Realizing quantum convolutional neural networks on a superconducting quantum processor to recognize quantum phases

Abstract

Quantum computing crucially relies on the ability to efficiently characterize the quantum states output by quantum hardware. Conventional methods which probe these states through direct measurements and classically computed correlations become computationally expensive when increasing the system size. Quantum neural networks tailored to recognize specific features of quantum states by combining unitary operations, measurements and feedforward promise to require fewer measurements and to tolerate errors. Here, we realize a quantum convolutional neural network (QCNN) on a 7-qubit superconducting quantum processor to identify symmetry-protected topological (SPT) phases of a spin model characterized by a non-zero string order parameter. We benchmark the performance of the QCNN based on approximate ground states of a family of cluster-Ising Hamiltonians which we prepare using a hardware-efficient, low-depth state preparation circuit. We find that, despite being composed of finite-fidelity gates itself, the QCNN recognizes the topological phase with higher fidelity than direct measurements of the string order parameter for the prepared states.
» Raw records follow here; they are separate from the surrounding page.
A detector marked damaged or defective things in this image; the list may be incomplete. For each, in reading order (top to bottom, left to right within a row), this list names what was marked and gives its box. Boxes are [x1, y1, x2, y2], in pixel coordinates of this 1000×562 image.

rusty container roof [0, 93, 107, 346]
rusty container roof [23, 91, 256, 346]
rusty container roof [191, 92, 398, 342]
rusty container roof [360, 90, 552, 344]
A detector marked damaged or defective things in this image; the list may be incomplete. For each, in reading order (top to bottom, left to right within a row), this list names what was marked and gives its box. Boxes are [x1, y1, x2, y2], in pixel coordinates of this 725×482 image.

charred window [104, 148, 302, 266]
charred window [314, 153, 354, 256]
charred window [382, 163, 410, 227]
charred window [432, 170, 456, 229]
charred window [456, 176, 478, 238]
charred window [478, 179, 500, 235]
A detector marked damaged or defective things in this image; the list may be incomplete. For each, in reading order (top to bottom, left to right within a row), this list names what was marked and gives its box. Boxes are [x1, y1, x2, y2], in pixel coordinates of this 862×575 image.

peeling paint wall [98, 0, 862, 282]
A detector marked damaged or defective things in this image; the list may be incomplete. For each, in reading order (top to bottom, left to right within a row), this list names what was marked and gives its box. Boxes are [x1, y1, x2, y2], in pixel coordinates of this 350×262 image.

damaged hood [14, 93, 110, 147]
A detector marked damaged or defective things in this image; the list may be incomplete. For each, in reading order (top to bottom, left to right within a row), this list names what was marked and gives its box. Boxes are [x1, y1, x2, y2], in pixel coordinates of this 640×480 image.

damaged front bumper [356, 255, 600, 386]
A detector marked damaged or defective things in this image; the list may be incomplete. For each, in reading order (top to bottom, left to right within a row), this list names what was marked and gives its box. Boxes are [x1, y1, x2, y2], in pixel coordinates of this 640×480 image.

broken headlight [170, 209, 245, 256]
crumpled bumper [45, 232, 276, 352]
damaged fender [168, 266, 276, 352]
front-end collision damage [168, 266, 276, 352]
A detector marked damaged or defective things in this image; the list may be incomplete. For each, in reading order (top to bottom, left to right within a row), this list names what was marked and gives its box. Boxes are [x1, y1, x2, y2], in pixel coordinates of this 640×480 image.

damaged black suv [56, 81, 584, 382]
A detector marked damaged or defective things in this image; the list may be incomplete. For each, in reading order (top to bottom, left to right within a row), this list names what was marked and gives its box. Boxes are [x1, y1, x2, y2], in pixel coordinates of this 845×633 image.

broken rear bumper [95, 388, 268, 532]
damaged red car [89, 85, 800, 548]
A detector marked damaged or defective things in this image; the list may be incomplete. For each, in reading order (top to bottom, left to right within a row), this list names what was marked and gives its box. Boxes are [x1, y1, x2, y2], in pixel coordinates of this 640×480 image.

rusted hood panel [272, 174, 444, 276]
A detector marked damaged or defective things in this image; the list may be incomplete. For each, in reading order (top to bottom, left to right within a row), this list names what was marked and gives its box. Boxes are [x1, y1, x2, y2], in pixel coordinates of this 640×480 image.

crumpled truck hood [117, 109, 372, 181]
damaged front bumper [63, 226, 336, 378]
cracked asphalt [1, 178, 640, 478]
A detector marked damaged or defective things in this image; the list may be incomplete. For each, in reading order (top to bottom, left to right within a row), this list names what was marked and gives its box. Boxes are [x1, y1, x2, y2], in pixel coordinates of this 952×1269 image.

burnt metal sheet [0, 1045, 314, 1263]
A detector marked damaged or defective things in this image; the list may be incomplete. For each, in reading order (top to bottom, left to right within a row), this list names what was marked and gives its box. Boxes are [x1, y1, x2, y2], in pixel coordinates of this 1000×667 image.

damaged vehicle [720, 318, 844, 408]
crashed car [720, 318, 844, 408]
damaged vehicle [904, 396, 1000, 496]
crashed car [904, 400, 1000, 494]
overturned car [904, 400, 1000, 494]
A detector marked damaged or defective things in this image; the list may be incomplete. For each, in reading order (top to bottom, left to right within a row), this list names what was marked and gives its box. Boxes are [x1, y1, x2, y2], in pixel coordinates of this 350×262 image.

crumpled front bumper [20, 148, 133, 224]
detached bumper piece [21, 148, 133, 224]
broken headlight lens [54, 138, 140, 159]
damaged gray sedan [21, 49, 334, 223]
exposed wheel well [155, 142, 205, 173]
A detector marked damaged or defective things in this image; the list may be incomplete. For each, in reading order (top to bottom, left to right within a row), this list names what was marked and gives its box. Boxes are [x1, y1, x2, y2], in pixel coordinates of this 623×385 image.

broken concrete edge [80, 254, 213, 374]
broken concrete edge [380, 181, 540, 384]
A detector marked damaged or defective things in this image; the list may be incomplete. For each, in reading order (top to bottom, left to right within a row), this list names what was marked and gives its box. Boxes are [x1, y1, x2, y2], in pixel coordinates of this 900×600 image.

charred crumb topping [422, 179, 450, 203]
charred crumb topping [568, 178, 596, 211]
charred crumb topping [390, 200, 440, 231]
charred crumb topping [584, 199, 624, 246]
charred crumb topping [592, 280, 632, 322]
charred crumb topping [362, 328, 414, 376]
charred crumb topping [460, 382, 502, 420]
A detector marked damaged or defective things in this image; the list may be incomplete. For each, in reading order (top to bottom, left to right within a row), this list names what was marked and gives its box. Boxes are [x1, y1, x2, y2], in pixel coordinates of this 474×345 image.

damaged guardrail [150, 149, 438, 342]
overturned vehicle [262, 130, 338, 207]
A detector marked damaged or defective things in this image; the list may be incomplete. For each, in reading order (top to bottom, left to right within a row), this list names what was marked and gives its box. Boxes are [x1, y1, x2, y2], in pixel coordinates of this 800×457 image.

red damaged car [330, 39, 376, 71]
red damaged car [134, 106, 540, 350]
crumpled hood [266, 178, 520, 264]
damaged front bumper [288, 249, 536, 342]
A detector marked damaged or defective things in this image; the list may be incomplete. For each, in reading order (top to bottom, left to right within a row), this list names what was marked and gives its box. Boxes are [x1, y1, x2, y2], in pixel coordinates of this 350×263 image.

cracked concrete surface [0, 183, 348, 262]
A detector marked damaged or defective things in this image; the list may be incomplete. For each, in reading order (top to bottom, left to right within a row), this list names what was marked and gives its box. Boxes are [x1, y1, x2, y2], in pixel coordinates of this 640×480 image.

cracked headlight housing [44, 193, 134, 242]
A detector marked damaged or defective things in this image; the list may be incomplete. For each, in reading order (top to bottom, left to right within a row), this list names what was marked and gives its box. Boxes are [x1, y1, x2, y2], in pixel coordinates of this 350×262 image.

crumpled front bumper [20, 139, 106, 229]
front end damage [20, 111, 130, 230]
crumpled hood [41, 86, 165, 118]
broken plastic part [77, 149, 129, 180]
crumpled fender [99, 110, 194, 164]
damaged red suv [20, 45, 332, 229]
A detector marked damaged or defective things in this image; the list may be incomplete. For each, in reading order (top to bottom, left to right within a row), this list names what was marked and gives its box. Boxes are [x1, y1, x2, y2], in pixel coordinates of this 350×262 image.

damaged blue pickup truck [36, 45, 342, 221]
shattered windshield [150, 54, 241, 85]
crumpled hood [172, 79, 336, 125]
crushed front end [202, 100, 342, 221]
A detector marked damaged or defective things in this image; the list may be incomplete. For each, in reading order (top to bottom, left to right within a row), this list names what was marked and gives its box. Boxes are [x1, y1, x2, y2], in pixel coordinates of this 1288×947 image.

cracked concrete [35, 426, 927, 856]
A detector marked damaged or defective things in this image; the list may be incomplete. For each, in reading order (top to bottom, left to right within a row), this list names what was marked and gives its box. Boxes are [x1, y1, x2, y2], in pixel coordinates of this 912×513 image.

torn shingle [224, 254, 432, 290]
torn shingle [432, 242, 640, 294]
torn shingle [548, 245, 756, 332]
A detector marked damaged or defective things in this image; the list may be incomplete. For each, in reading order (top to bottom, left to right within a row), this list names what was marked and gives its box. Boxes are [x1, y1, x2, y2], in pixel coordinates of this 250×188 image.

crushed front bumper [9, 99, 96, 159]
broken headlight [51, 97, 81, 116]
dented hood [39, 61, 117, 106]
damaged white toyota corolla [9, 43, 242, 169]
Fig. 1. Concept of the quantum phase recognition experiment.

a Phase diagram displaying the numerically calculated expectation value of the string order parameter $⟨\mathcal{S}⟩=⟨Z_1{X}_2{X}_4{X}_6{Z}_7⟩$ for ground states ρ of a cluster-Ising Hamiltonian (Eq. (1)) in the parameter space spanned by h₁ and h₂ for N = 7. The white dashed lines indicate the phase boundaries between the symmetry-protected topological (SPT) phase and the paramagnetic and antiferromagnetic phases, respectively. b An unknown state ρ drawn from the phase diagram in a is processed by a QCNN to recognize the phase to which it belongs. The QCNN consists of convolutional layers (C) decomposed into two-qubit gates (orange), of pooling layers (P) implemented as single-qubit operations conditioned on intermediate measurement outcomes (purple), a fully-connected circuit layer (FC), and the measurement of a single output qubit yielding outcome y.

Fig. 2. Variational ground state preparation.

a Variational quantum circuit parametrized with 19 rotation angles θ used to prepare approximate ground states of the cluster-Ising Hamiltonian H. b Rotation angles θ_i found by an optimization algorithm on a conventional computer for three example states {h₁, h₂} in the paramagnetic (PM) {1.1, 1.4}, SPT {0.0, − 0.2}, and antiferromagnetic (AF) {0.8, − 1.4} phase. c Measured expectation values of the indicated operators (solid bars) along the qubit array in comparison to the simulated values (wire frames) for the three states prepared using the rotation angles in b. d Measured string order parameters $⟨\mathcal{S}⟩$ for all prepared variational states vs. Hamiltonian parameters h₁ and h₂. Open circles indicate the three example states presented in b and c.

Fig. 3. Quantum phase recognition circuits.

a Quantum circuit for the case in which the qubits are measured in the indicated basis, directly after executing the state preparation circuit U(θ), to evaluate $\mathcal{S}=Z_1{X}_2{X}_4{X}_6{Z}_7$. b QCNN circuit consisting of a convolutional layer (C) of CZ gates (orange), and a pooling (P) and fully-connected (FC) layer implemented as a measurement in the X basis with outcome x, followed by a Boolean function f(x), here, represented by a logic circuit expressed in terms of AND and XOR gates (purple). An example of an X (Z) error occurring on qubit six (four) and its propagation through the QCNN is highlighted in red (blue).

Fig. 4. Performance of the QCNN.

a Probability to sample bitstrings x after having applied the convolutional layer (compare Fig. 3b) for the two indicated Hamiltonian parameter sets {h₁, h₂}. Bitstrings mapped onto 1 (0) by the function f(x) are colored in orange (purple) and the expected probabilities from a Kraus operator simulation in the corresponding light color, whereas the ideal values are depicted as black wire frames. b Expectation value $⟨\mathcal{S}⟩=⟨Z_1{X}_2{X}_4{X}_6{Z}_7⟩$ measured directly after variational state preparation (compare Fig. 3a) vs. h₂ for fixed h₁ = 0.2, in comparison to the ideal values (solid line) and simulated values taking decoherence into account (dashed line). The SPT phase is indicated in light gray. c Expectation value $2⟨y⟩-1$ measured after applying the QCNN for the same parameters as in b compared to values extracted from a Kraus operator simulation of the QCNN circuit (dashed line) and the ideal value (solid line).